El secreto de la tormenta: Un reencuentro inesperado en la casa de los Ortega
—¡No entres ahí, Lucía! —gritó mi padre desde el pasillo, pero ya era tarde. El trueno retumbó tan fuerte que sentí cómo me temblaban hasta los huesos. Empujé la puerta de mi habitación y allí estaba ella, encorvada junto a mi cama, con la cara bañada en lágrimas y las manos temblorosas.
—¿Por qué lloras, Carmen? —pregunté, aunque en realidad ya sabía que algo iba mal. Carmen llevaba años trabajando en nuestra casa de las afueras de Salamanca, siempre discreta, siempre amable. Pero esa noche, bajo la luz intermitente de los relámpagos, parecía otra persona.
Mi padre entró detrás de mí, con el rostro desencajado. —Lucía, vete a la cocina. Ahora mismo.
Pero yo no me moví. Algo en el ambiente me decía que estaba a punto de descubrir un secreto demasiado grande para una chica de dieciséis años. Carmen levantó la vista y sus ojos se encontraron con los míos. Había tanto dolor en su mirada que sentí un nudo en el estómago.
—No puedo más, don Manuel —susurró ella—. Ya no puedo seguir fingiendo.
Mi padre se llevó las manos a la cabeza. —Por favor, Carmen…
Pero ella negó con la cabeza y se acercó a mí. Me tomó las manos entre las suyas, ásperas por años de trabajo duro.
—Lucía… hay algo que tienes que saber. Yo… yo soy tu madre.
El mundo se detuvo. Sentí que me faltaba el aire. ¿Mi madre? ¿La mujer que había desaparecido cuando yo tenía apenas tres años? Siempre me dijeron que se había ido porque no podía soportar la vida con nosotros, que era demasiado joven y alocada para ser madre. Pero ahí estaba, delante de mí, con el rostro surcado por lágrimas y el corazón en la mano.
—¿Por qué? —fue lo único que pude decir.
Carmen se arrodilló ante mí. —Me fui porque tenía miedo. Porque cometí errores… errores muy graves. Me metí con gente peligrosa, Lucía. Pensé que si desaparecía, os protegería a ti y a tu padre. Pero nunca dejé de pensar en ti ni un solo día.
Mi padre se sentó en la cama, derrotado. —Intenté protegerte de todo esto, hija. Pensé que era lo mejor…
La lluvia golpeaba los cristales con fuerza. Afuera, el viento hacía crujir las ramas del viejo olivo del jardín. Dentro, el silencio era tan denso que costaba respirar.
—¿Y todo este tiempo…? —balbuceé— ¿Has estado aquí, conmigo?
Carmen asintió. —No podía irme lejos. Necesitaba verte crecer, aunque fuera desde la distancia. Cuando tu padre me ofreció trabajo aquí hace cinco años… no pude negarme. Era mi única forma de estar cerca de ti sin ponerte en peligro.
Me abracé a ella sin pensarlo. Sentí su cuerpo temblar bajo mis brazos y supe que decía la verdad. Lloramos juntas durante minutos eternos, mientras mi padre nos miraba con los ojos llenos de culpa y alivio a partes iguales.

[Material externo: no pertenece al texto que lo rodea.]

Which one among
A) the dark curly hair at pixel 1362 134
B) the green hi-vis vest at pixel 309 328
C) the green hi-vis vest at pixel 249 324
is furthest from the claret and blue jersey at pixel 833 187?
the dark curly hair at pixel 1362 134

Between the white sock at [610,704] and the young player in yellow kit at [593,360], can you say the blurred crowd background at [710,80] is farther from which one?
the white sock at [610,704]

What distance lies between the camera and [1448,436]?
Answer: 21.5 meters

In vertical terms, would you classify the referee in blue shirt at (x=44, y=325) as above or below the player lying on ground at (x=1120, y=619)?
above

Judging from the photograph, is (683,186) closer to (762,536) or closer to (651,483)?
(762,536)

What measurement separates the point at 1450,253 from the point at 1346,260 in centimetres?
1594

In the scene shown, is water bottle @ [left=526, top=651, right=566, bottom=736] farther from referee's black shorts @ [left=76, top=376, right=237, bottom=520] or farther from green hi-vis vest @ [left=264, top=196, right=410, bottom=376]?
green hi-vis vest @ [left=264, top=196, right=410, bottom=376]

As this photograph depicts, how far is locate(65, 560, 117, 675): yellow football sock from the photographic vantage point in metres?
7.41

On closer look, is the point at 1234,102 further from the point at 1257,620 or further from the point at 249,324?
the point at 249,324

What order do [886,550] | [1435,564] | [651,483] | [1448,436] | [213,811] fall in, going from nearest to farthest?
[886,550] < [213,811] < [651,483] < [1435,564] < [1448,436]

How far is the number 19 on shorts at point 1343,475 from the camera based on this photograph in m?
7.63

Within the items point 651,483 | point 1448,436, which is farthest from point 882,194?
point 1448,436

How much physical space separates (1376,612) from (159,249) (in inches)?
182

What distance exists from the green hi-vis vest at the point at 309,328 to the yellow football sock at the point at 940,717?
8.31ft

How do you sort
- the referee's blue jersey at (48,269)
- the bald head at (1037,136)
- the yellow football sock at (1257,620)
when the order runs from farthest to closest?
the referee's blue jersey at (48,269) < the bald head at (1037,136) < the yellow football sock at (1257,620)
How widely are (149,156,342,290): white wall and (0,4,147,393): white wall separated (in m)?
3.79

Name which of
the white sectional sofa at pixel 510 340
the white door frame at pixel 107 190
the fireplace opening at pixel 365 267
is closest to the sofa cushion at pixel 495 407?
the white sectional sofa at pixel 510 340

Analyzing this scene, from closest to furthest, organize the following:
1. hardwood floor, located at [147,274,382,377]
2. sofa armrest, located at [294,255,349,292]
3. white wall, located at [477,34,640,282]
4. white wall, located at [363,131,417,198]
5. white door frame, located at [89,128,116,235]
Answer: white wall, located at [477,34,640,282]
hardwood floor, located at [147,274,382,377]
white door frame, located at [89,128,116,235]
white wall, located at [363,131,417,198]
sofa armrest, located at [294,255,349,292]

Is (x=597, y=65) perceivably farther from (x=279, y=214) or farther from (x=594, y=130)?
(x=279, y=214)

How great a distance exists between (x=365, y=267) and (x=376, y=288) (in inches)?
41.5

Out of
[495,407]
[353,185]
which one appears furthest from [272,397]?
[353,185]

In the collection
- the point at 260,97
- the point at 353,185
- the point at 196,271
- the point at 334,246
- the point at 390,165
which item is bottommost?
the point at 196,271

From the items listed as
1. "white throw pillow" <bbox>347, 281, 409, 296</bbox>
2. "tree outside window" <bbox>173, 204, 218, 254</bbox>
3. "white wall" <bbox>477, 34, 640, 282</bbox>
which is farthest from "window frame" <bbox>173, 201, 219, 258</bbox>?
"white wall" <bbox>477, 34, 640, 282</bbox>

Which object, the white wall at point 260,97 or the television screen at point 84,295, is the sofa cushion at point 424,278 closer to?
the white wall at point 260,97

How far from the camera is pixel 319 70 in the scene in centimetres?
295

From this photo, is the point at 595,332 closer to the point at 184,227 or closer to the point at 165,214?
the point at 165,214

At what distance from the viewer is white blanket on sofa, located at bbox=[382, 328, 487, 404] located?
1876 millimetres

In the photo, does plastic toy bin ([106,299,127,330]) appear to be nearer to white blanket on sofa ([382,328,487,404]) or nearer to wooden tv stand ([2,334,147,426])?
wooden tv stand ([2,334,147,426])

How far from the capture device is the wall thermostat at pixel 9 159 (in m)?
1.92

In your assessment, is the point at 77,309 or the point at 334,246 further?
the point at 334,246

Esa noche no dormimos. Hablamos hasta el amanecer: de su pasado, de sus miedos, de las amenazas que aún pesaban sobre ella y sobre nosotros. Mi padre confesó que siempre supo dónde estaba Carmen, pero nunca se atrevió a contarme la verdad por miedo a perderme también a mí.
La vida en España no es fácil para nadie, pero menos aún para quienes arrastran secretos tan pesados como piedras. Aquí las familias pueden ser un refugio o una cárcel; los vecinos lo saben todo y nada a la vez; y el qué dirán pesa más que una losa sobre nuestras cabezas.
A partir de esa noche, nada volvió a ser igual en casa de los Ortega. La verdad nos hizo libres, pero también nos obligó a enfrentarnos a nuestros propios fantasmas. Carmen sigue viviendo con nosotros, ya no como empleada sino como madre recuperada. A veces salimos juntas al mercado los sábados y nos reímos como si nunca hubiéramos estado separadas.
Pero hay días en los que el pasado vuelve como una sombra alargada y me pregunto: ¿seremos capaces algún día de perdonarnos del todo? ¿O hay heridas que ni el tiempo ni el amor pueden curar?